In the ever-evolving landscape of modern media, news agencies worldwide are spearheading the drive for unbiased and expansive multimedia news coverage across various languages. Emphasizing a commitment to both innovation and precision, the industry has seen the emergence of advanced AI-driven services that significantly enhance the accessibility and discoverability of video news content. This session explores how these tools are not just revolutionizing news access but are also exemplifying the ethical implementation of AI in journalism.
As AI becomes more embedded in news distribution, the necessity to identify and mitigate bias is paramount. Algorithms harboring biases can alter public narratives, deepen societal divisions, and inaccurately portray diverse populations. This presentation will outline the methods and strategies that leading news agencies are using to uphold impartiality in AI functionalities, addressing common issues such as accent, nationality, and gender biases in AI-driven content analysis and public figure recognition.

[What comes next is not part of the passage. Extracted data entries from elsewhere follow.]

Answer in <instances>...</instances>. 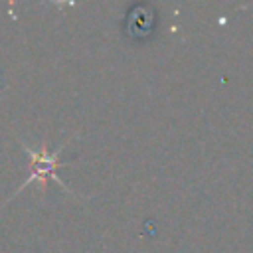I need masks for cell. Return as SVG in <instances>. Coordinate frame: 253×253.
Wrapping results in <instances>:
<instances>
[{"instance_id": "1", "label": "cell", "mask_w": 253, "mask_h": 253, "mask_svg": "<svg viewBox=\"0 0 253 253\" xmlns=\"http://www.w3.org/2000/svg\"><path fill=\"white\" fill-rule=\"evenodd\" d=\"M24 150L32 156V164H30V170H32V174H30V178L22 184V188L20 190H24V186H28L30 182H34V180H40L42 182V188H43V192H45V188H47V178H51V180H55L63 190H67L65 188V184L53 174L59 166H65V162H61L57 156H59V150H55V152H51V154H47L45 152V146H42L40 148V152H36V150H32V148H28V146H24ZM69 192V190H67Z\"/></svg>"}]
</instances>
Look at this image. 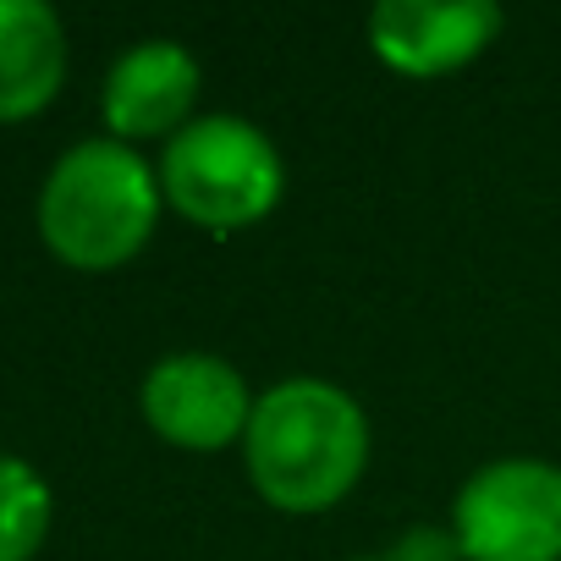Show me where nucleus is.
<instances>
[{
    "instance_id": "nucleus-6",
    "label": "nucleus",
    "mask_w": 561,
    "mask_h": 561,
    "mask_svg": "<svg viewBox=\"0 0 561 561\" xmlns=\"http://www.w3.org/2000/svg\"><path fill=\"white\" fill-rule=\"evenodd\" d=\"M506 28L495 0H380L369 12V50L397 78H451L473 67Z\"/></svg>"
},
{
    "instance_id": "nucleus-1",
    "label": "nucleus",
    "mask_w": 561,
    "mask_h": 561,
    "mask_svg": "<svg viewBox=\"0 0 561 561\" xmlns=\"http://www.w3.org/2000/svg\"><path fill=\"white\" fill-rule=\"evenodd\" d=\"M237 451L264 506L314 517L358 490L375 451V430L347 386L325 375H287L259 391Z\"/></svg>"
},
{
    "instance_id": "nucleus-9",
    "label": "nucleus",
    "mask_w": 561,
    "mask_h": 561,
    "mask_svg": "<svg viewBox=\"0 0 561 561\" xmlns=\"http://www.w3.org/2000/svg\"><path fill=\"white\" fill-rule=\"evenodd\" d=\"M56 501L34 462L0 451V561H34L50 534Z\"/></svg>"
},
{
    "instance_id": "nucleus-4",
    "label": "nucleus",
    "mask_w": 561,
    "mask_h": 561,
    "mask_svg": "<svg viewBox=\"0 0 561 561\" xmlns=\"http://www.w3.org/2000/svg\"><path fill=\"white\" fill-rule=\"evenodd\" d=\"M451 534L468 561H561V462H479L451 501Z\"/></svg>"
},
{
    "instance_id": "nucleus-5",
    "label": "nucleus",
    "mask_w": 561,
    "mask_h": 561,
    "mask_svg": "<svg viewBox=\"0 0 561 561\" xmlns=\"http://www.w3.org/2000/svg\"><path fill=\"white\" fill-rule=\"evenodd\" d=\"M253 402H259V391L220 353H165L160 364H149V375L138 386L144 424L165 446L198 451V457L242 446Z\"/></svg>"
},
{
    "instance_id": "nucleus-8",
    "label": "nucleus",
    "mask_w": 561,
    "mask_h": 561,
    "mask_svg": "<svg viewBox=\"0 0 561 561\" xmlns=\"http://www.w3.org/2000/svg\"><path fill=\"white\" fill-rule=\"evenodd\" d=\"M67 83V28L45 0H0V122L39 116Z\"/></svg>"
},
{
    "instance_id": "nucleus-11",
    "label": "nucleus",
    "mask_w": 561,
    "mask_h": 561,
    "mask_svg": "<svg viewBox=\"0 0 561 561\" xmlns=\"http://www.w3.org/2000/svg\"><path fill=\"white\" fill-rule=\"evenodd\" d=\"M347 561H386V556H347Z\"/></svg>"
},
{
    "instance_id": "nucleus-3",
    "label": "nucleus",
    "mask_w": 561,
    "mask_h": 561,
    "mask_svg": "<svg viewBox=\"0 0 561 561\" xmlns=\"http://www.w3.org/2000/svg\"><path fill=\"white\" fill-rule=\"evenodd\" d=\"M154 171L165 204L209 237L253 231L287 198V160L275 138L237 111L193 116L176 138H165Z\"/></svg>"
},
{
    "instance_id": "nucleus-10",
    "label": "nucleus",
    "mask_w": 561,
    "mask_h": 561,
    "mask_svg": "<svg viewBox=\"0 0 561 561\" xmlns=\"http://www.w3.org/2000/svg\"><path fill=\"white\" fill-rule=\"evenodd\" d=\"M386 561H468V556H462L451 523H408V528L391 539Z\"/></svg>"
},
{
    "instance_id": "nucleus-2",
    "label": "nucleus",
    "mask_w": 561,
    "mask_h": 561,
    "mask_svg": "<svg viewBox=\"0 0 561 561\" xmlns=\"http://www.w3.org/2000/svg\"><path fill=\"white\" fill-rule=\"evenodd\" d=\"M160 209V171L133 144L83 138L50 165L39 187V237L67 270L105 275L149 248Z\"/></svg>"
},
{
    "instance_id": "nucleus-7",
    "label": "nucleus",
    "mask_w": 561,
    "mask_h": 561,
    "mask_svg": "<svg viewBox=\"0 0 561 561\" xmlns=\"http://www.w3.org/2000/svg\"><path fill=\"white\" fill-rule=\"evenodd\" d=\"M198 89H204V67L182 39H138L127 45L100 89V116H105V138L122 144H149V138H176L193 116H198Z\"/></svg>"
}]
</instances>
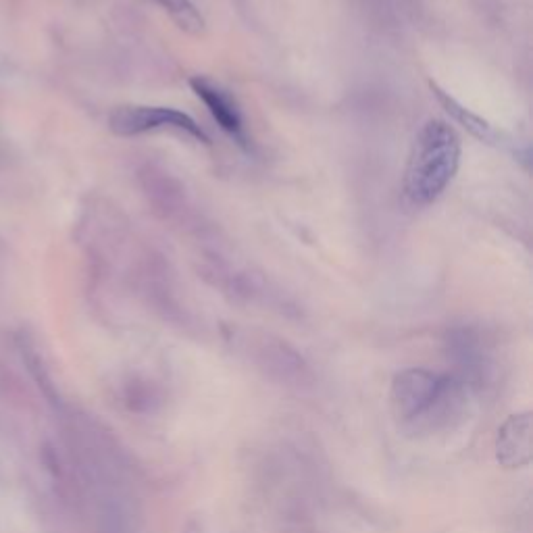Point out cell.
<instances>
[{
	"label": "cell",
	"instance_id": "obj_6",
	"mask_svg": "<svg viewBox=\"0 0 533 533\" xmlns=\"http://www.w3.org/2000/svg\"><path fill=\"white\" fill-rule=\"evenodd\" d=\"M192 92L205 103L211 117L217 121L219 128L236 140L242 148H248V132L246 121L238 100L230 90H225L221 84L205 78V75H196L190 80Z\"/></svg>",
	"mask_w": 533,
	"mask_h": 533
},
{
	"label": "cell",
	"instance_id": "obj_1",
	"mask_svg": "<svg viewBox=\"0 0 533 533\" xmlns=\"http://www.w3.org/2000/svg\"><path fill=\"white\" fill-rule=\"evenodd\" d=\"M471 394L454 375L413 367L394 377L390 402L404 427L434 434L463 419Z\"/></svg>",
	"mask_w": 533,
	"mask_h": 533
},
{
	"label": "cell",
	"instance_id": "obj_9",
	"mask_svg": "<svg viewBox=\"0 0 533 533\" xmlns=\"http://www.w3.org/2000/svg\"><path fill=\"white\" fill-rule=\"evenodd\" d=\"M165 396L161 388L155 382H148V379L132 377L125 382L123 392H121V402L128 406V411L132 413H155L161 409Z\"/></svg>",
	"mask_w": 533,
	"mask_h": 533
},
{
	"label": "cell",
	"instance_id": "obj_4",
	"mask_svg": "<svg viewBox=\"0 0 533 533\" xmlns=\"http://www.w3.org/2000/svg\"><path fill=\"white\" fill-rule=\"evenodd\" d=\"M109 130L119 138H136L157 132H180L200 144H211L209 134L184 111L152 105H119L109 113Z\"/></svg>",
	"mask_w": 533,
	"mask_h": 533
},
{
	"label": "cell",
	"instance_id": "obj_5",
	"mask_svg": "<svg viewBox=\"0 0 533 533\" xmlns=\"http://www.w3.org/2000/svg\"><path fill=\"white\" fill-rule=\"evenodd\" d=\"M446 352L456 367L452 373L471 390H486L494 379V359L488 344L473 327H456L446 336Z\"/></svg>",
	"mask_w": 533,
	"mask_h": 533
},
{
	"label": "cell",
	"instance_id": "obj_2",
	"mask_svg": "<svg viewBox=\"0 0 533 533\" xmlns=\"http://www.w3.org/2000/svg\"><path fill=\"white\" fill-rule=\"evenodd\" d=\"M463 142L444 119H427L411 144L402 173V198L411 209H427L444 196L461 167Z\"/></svg>",
	"mask_w": 533,
	"mask_h": 533
},
{
	"label": "cell",
	"instance_id": "obj_3",
	"mask_svg": "<svg viewBox=\"0 0 533 533\" xmlns=\"http://www.w3.org/2000/svg\"><path fill=\"white\" fill-rule=\"evenodd\" d=\"M230 340L238 352H242L252 365L273 382L288 388L311 386L313 373L309 363L286 340L261 332H244V329H234Z\"/></svg>",
	"mask_w": 533,
	"mask_h": 533
},
{
	"label": "cell",
	"instance_id": "obj_8",
	"mask_svg": "<svg viewBox=\"0 0 533 533\" xmlns=\"http://www.w3.org/2000/svg\"><path fill=\"white\" fill-rule=\"evenodd\" d=\"M498 461L504 467H523L531 461V417L513 415L498 431Z\"/></svg>",
	"mask_w": 533,
	"mask_h": 533
},
{
	"label": "cell",
	"instance_id": "obj_7",
	"mask_svg": "<svg viewBox=\"0 0 533 533\" xmlns=\"http://www.w3.org/2000/svg\"><path fill=\"white\" fill-rule=\"evenodd\" d=\"M429 88H431V92H434V96L438 98V103L444 107V111L456 123H459L463 130H467L473 138H477L479 142H484V144H490V146H498V148L511 144L504 132H500L498 128H494V125L488 119H484L481 115L473 113L465 105H461L459 100H456L454 96H450V92H446L444 88H440L436 82H429Z\"/></svg>",
	"mask_w": 533,
	"mask_h": 533
},
{
	"label": "cell",
	"instance_id": "obj_10",
	"mask_svg": "<svg viewBox=\"0 0 533 533\" xmlns=\"http://www.w3.org/2000/svg\"><path fill=\"white\" fill-rule=\"evenodd\" d=\"M161 11H165L171 21L188 36H202L207 30V21L198 11L192 0H152Z\"/></svg>",
	"mask_w": 533,
	"mask_h": 533
}]
</instances>
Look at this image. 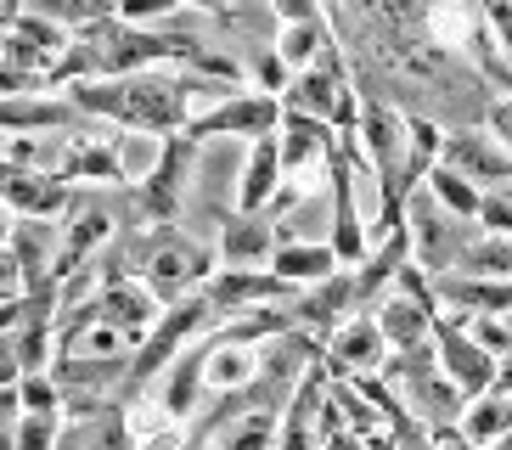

Further, the session will introduce the SHapley Additive exPlanations (SHAP) method, a robust technique for deciphering the decision-making processes within AI systems, particularly in the field of computer vision. This discussion is designed to merge the technical capabilities of AI with the ethical responsibilities associated with its use, providing participants with the necessary knowledge to promote transparency and accountability in the AI tools developed and utilized across the media sector.
Yulia Pavlova is the Head of Applied Innovation team at Reuters News, where she influences development and implements new AI-based technologies that transform the media and news organization through content creation, delivery, and distribution on a global scale.
Yulia Pavlova has 15+ years of experience in the R&D space and has 2 PhDs, one in Scientific Computing, and Applied Mathematics and Cybernetics.